University of LiègeULgFaculty of EngineeringFacSALibrary News   
Seminar : Neural mechanisms behind human decision-making: A dynamical system approach to uncover integration of return, risk, and internal biases

Abstract:

Decision-making is a complex phenomenon in which return, risk, and internal biases influence the decisions we make, much as the outcome of our decisions influences the internal biases we acquire. Unfortunately, a wide range of mental disorders, from depression to schizophrenia, can hijack the decision-making system in various ways, yet the dynamical integration of neural circuits involved in decision-making remains sparsely studied in humans. Most decision making studies involving humans identify neural correlates from functional magnetic resonance imaging data that have poor temporal resolution, and yet humans often make decisions on the order of milliseconds. To map the neural substrates of decision-making at a millisecond resolution, we exploited a unique opportunity to record from 10 humans (implanted with depth electrodes for clinical purposes) while they performed a gambling-based decision-making task. First, we constructed dynamical probabilistic models of betting decisions for each subject as a function of cognitive inputs (return and risk) and an internal-bias state that is unobserved but estimated from measured data.

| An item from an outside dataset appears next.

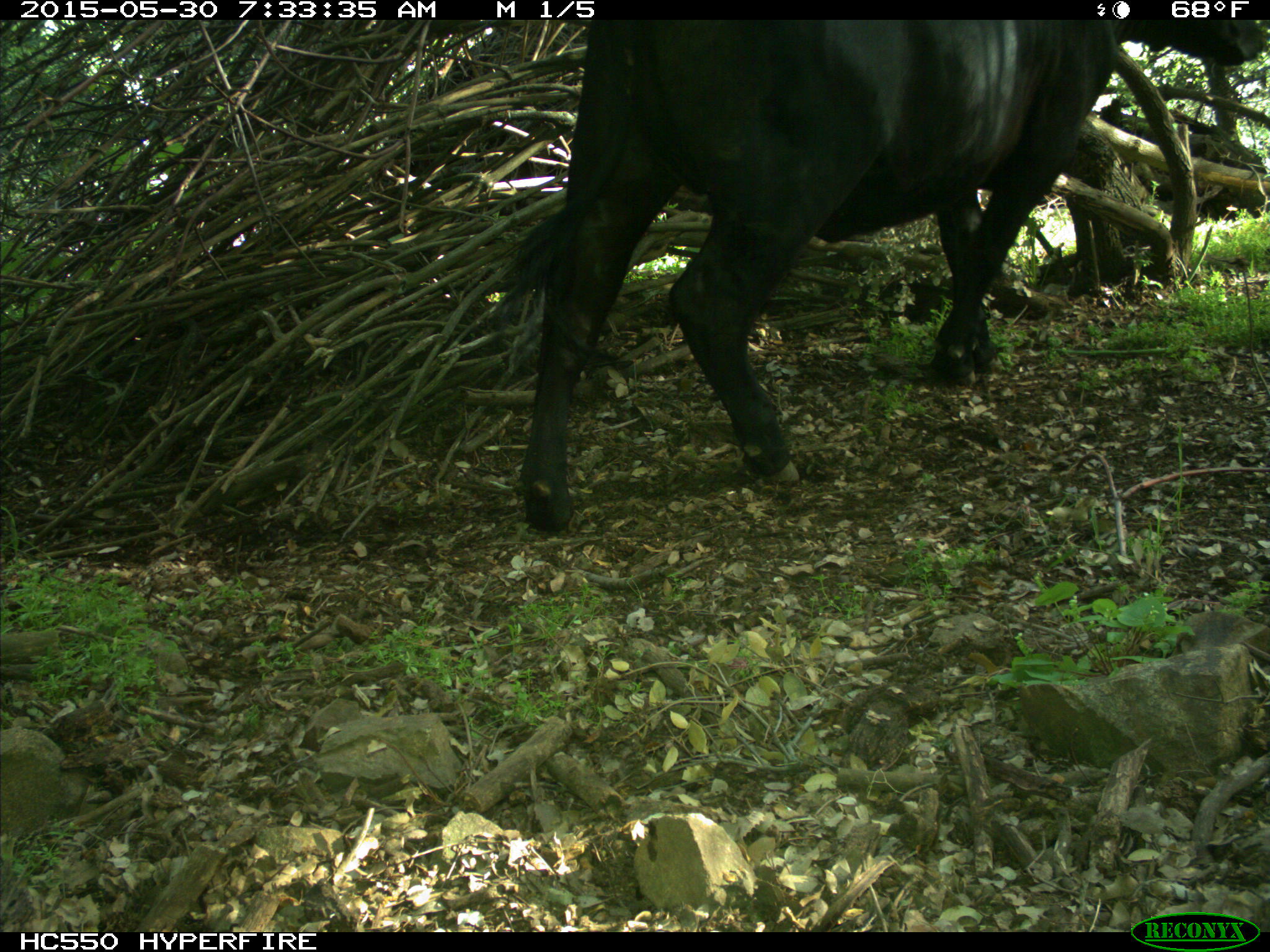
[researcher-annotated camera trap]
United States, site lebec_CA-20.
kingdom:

The models suggest that the deviation from the optimal strategy of maximizing expected reward is explained by the influence of the estimated internal-bias state for several subjects. Then, we identified brain regions whose activity modulates with cognitive inputs of our models and the estimated internal-bias state. Regions including inferior temporal gyrus, amygdala and entorhinal cortex correlate with the internal-bias state, suggesting that this internal state may carry some information about the patient’s internal-bias state during the task. These preliminary results suggest that internal-biases are likely a key component of utility functions that govern financial decisions, in addition to cognitive inputs including expected outcome and variance of outcome. They also open the door for the identification of new targets to treat decision-making problems related to mental disorders.